Certains de ses anciens électeurs de 2014 sont allés de déception en déception en découvrant la face cachée du personnage : « En 2014, on en avait marre de Roland Revil, c’était la gauche caviar, raconte un acteur associatif. Dans les quartiers, on était nombreux à faire la campagne de Polat, on croyait que vu que c’était un jeune, on allait être avantagés d’un point de vue associatif. Mais en fait il est uniquement là pour faire du business avec plein de promoteurs et les grands patrons locaux qu’il adore. Pour les petites gens, il n’est jamais là. Il cumule tellement que c’est impossible d’avoir un rendez-vous avec lui.  »

Là-dessus, Le Postillon confirme. Alors qu’on a tenté d’avoir une interview quinze jours avant de boucler cet article, son cabinet nous a gentiment répondu : « Son agenda est archi plein jusqu’à mi-février, il n’a pas une minute à lui, il ne pourra pas vous donner cette interview à son grand regret.  »

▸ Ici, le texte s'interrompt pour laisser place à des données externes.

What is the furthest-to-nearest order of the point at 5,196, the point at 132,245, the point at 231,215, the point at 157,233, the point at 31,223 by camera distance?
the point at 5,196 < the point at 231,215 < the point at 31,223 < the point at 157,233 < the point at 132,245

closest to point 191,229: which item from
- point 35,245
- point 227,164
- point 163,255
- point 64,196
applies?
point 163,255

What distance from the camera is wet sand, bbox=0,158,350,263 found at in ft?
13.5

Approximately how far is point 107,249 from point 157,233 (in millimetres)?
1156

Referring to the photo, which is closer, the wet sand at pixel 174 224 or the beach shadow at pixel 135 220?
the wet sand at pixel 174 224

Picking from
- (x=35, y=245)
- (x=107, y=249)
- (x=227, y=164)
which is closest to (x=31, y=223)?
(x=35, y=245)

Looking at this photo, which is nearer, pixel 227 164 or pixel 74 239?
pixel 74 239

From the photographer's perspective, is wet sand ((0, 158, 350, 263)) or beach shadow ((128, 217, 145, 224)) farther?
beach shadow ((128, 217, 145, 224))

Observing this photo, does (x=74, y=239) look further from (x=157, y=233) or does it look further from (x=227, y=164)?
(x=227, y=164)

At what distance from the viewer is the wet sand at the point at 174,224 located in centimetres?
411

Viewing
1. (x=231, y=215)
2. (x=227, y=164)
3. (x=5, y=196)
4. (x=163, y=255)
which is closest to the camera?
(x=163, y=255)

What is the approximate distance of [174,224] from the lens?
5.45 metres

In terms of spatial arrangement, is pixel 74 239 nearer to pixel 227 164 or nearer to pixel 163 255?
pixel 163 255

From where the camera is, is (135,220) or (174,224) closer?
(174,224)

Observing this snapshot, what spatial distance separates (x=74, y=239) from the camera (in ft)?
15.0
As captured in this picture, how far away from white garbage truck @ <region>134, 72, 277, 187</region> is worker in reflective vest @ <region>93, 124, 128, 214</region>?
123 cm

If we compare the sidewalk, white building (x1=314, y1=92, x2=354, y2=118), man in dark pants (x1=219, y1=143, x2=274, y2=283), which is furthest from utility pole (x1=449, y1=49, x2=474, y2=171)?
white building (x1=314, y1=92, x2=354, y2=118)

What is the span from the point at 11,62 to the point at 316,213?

C’est que le monsieur a de grandes ambitions. En plus de sa réélection à la mairie, il vise aussi la présidence du Pays voironnais à partir d’avril prochain. Plusieurs sources nous assurent qu’il est aussi en froid avec l’actuel président du Conseil départemental Jean-Pierre Barbier : l’année prochaine, il aimerait bien prendre sa place et ainsi vraiment disposer de tous les pouvoirs locaux.
Et pourquoi s’arrêter là ? Les régionales ? Le national ? Le jeune homme a fait créer une association, Les Amis de Julien Polat, visant à « valoriser le bilan, les initiatives et les projets politiques portés par Julien Polat » et « soutenir la carrière politique de Julien Polat  ». Vous en connaissez beaucoup vous, des maires d’une ville de 20 000 habitants, qui ont une association à leur nom ? Comme Carignon, le jeune maire a décidé cette fois de se présenter à l’élection municipale « sans étiquette » (il faut dire aussi que Les Républicains ont fait seulement 9 % à Voiron aux dernières élections européennes). Comme Carignon, Polat a confiance en une seule chose : son égo.

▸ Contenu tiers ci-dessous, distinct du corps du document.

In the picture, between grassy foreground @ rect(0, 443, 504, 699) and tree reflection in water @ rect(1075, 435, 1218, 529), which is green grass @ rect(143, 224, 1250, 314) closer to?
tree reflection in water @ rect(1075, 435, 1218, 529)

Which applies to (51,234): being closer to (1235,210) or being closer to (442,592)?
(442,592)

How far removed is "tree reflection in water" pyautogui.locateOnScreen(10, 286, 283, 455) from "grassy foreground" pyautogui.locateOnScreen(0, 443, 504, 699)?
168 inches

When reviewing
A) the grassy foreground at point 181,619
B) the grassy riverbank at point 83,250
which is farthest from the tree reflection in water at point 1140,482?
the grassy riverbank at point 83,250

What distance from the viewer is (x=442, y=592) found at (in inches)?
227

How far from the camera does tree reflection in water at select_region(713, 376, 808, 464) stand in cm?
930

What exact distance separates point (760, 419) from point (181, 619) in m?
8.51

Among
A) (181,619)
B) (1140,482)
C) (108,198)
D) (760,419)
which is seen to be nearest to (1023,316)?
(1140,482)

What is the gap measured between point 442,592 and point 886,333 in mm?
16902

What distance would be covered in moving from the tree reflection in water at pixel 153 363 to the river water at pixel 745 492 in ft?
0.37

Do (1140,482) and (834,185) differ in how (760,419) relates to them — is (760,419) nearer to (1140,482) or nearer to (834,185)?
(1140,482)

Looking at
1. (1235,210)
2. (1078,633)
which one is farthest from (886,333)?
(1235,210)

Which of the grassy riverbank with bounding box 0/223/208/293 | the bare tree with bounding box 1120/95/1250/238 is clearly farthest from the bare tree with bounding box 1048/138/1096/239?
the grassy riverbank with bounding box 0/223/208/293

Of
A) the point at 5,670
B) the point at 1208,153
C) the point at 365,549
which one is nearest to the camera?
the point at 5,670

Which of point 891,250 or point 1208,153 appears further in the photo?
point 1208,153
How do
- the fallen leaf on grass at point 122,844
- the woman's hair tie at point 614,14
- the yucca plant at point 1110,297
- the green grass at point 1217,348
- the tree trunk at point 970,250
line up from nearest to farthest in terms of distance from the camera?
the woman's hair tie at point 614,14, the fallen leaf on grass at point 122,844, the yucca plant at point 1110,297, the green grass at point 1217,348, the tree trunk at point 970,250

Un bien curieux fan de rap

En 2009, Julien Polat, alors secrétaire départemental adjoint de l’UMP Isère avait répondu à une longue interview dans le magazine de rap Abcdr du son pour évoquer le paradoxe d’être à la fois militant UMP et fan de rap. À l’époque, sans avoir jamais été au pouvoir, Julien Polat pouvait tranquillement disserter sur son amour des textes engagés, « expression revendicative d’un malaise social », sur son admiration pour La Rumeur ou Supreme NTM, Fabe ou La Cliqua ou sur « le sentiment d’être plus proche, avec l’UMP, du discours qui est souvent tenu par la frange des rappeurs qui invitent chacun à se prendre en main, que d’une gauche qui réduit parfois les plus faibles à la dépendance de l’assistanat  ».

Dix ans plus tard Julien Polat ne parle plus de rap et la plupart de ses actes politiques sont bien éloignés de l’univers du hip-hop.

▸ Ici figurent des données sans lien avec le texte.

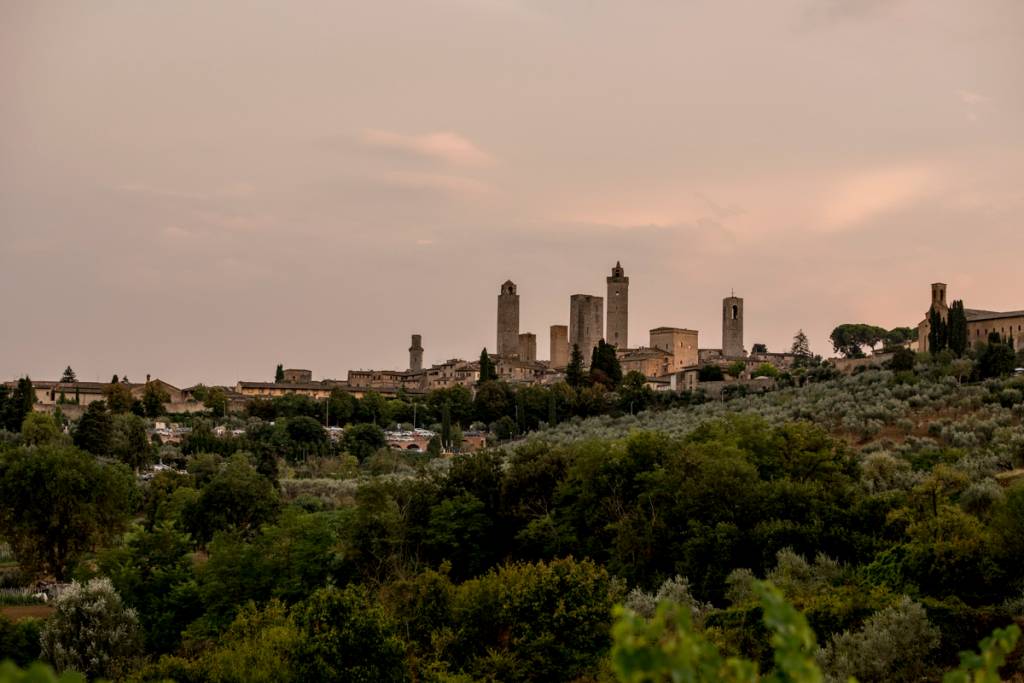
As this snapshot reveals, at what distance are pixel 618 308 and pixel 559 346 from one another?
8.02 meters

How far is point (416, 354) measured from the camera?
14875cm

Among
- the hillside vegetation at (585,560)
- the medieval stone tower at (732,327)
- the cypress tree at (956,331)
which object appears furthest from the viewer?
the medieval stone tower at (732,327)

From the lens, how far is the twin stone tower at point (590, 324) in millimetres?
126688

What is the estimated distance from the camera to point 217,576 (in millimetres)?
28750

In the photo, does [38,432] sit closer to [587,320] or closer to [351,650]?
[351,650]

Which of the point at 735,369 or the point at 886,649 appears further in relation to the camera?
the point at 735,369

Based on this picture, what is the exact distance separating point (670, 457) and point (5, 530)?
20.7 metres

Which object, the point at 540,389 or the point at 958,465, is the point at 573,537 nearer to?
the point at 958,465

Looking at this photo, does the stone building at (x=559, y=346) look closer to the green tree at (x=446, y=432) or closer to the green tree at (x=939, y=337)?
the green tree at (x=446, y=432)

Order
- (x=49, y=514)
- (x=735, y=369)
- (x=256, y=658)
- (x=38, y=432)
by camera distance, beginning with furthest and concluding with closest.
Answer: (x=735, y=369)
(x=38, y=432)
(x=49, y=514)
(x=256, y=658)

  • Ainsi, en juin 2014, il prend un arrêté pour interdire la mendicité au centre-ville afin de soi-disant « remédier à des troubles à l’ordre et à la tranquillité publique » - s’il y a un « malaise social  », autant ne pas le voir. Trois ans plus tard, cet arrêté a été annulé par le tribunal administratif : a-t-il chanté comme Assassin « justice nique sa mère » ?
  • En 2015, la Ville de Voiron a organisé un voyage à Aubagne pour qu’une trentaine de personnes participent à la commémoration de la bataille de Camerone, au Mexique en 1863. Ce rendez-vous est l’occasion de retrouvailles et de franches rigolades pour les légionnaires, paramilitaires, nostalgiques des « bienfaits des colonies  » et des «  quelques sales races de barbouzes qui doivent se sentir bien seuls » dont parlait La Rumeur dans Que dit l’autopsie ?
  • En 2017, il apporte son soutien pour l’élection présidentielle au général Tauzin, qui ne parviendra pas à obtenir les 500 signatures. Cet individu recycle les thèmes éternels de la grandeur de la France perdue, milite avec l’extrême-droite contre le soi-disant « pacte mondial sur les migrations » et est surtout connu pour défendre le rôle de la France dans la guerre du Rwanda. Pas comme la Rumeur, qui balance dans On m’a demandé d’oublier : « On m’a demandé d’oublier les chasses ouvertes / Aux nègres et bougnoules, offertes / Aux treillis vert-kaki de paras crachant le feu / Les appels à la mort relancés : “finis-le, allez achève-le !”  »
  • Début janvier, Julien Polat a écrit une lettre à Ras l’Front, qui organisait les « douzièmes rencontres départementales luttes et résistance  », pour s’offusquer que des débats autour des violences policières soient au programme de ces rencontres. « Choqué par l’organisation d’un évènement de cette nature », il annonçait être « entré en contact avec les services préfectoraux (…) pour s’assurer que les fondamentaux républicains soient préservés. » En 2009, il déclarait à la fois adorer Suprême NTM (célèbre pour son « Nique la police ») et avoir « de plus en plus de mal avec certains textes sur la police qui sont parfois franchement limités  ». Dix ans plus tard, il ne supporte même plus qu’on invite à débattre autour de violences policières largement documentées ces derniers temps. Devrait-il réécouter Un dernier jour sur Terre de La Cliqua : « Vertige explosion, police tire, collision, tension, manifestation / La violence frappe brutalement comme un faucon  » ?

Notes

[1Place Gre’net a cherché à avoir le montant de ces aides, mais « sollicitée à plusieurs reprises, la Ville de Voiron n’a pas répondu à nos demandes » (Place Gre’net, 9/01/2020). Youcef Aifa, élu ayant été exclu du groupe majoritaire suite à une abstention, se souvient d’une somme autour de 40000 euros.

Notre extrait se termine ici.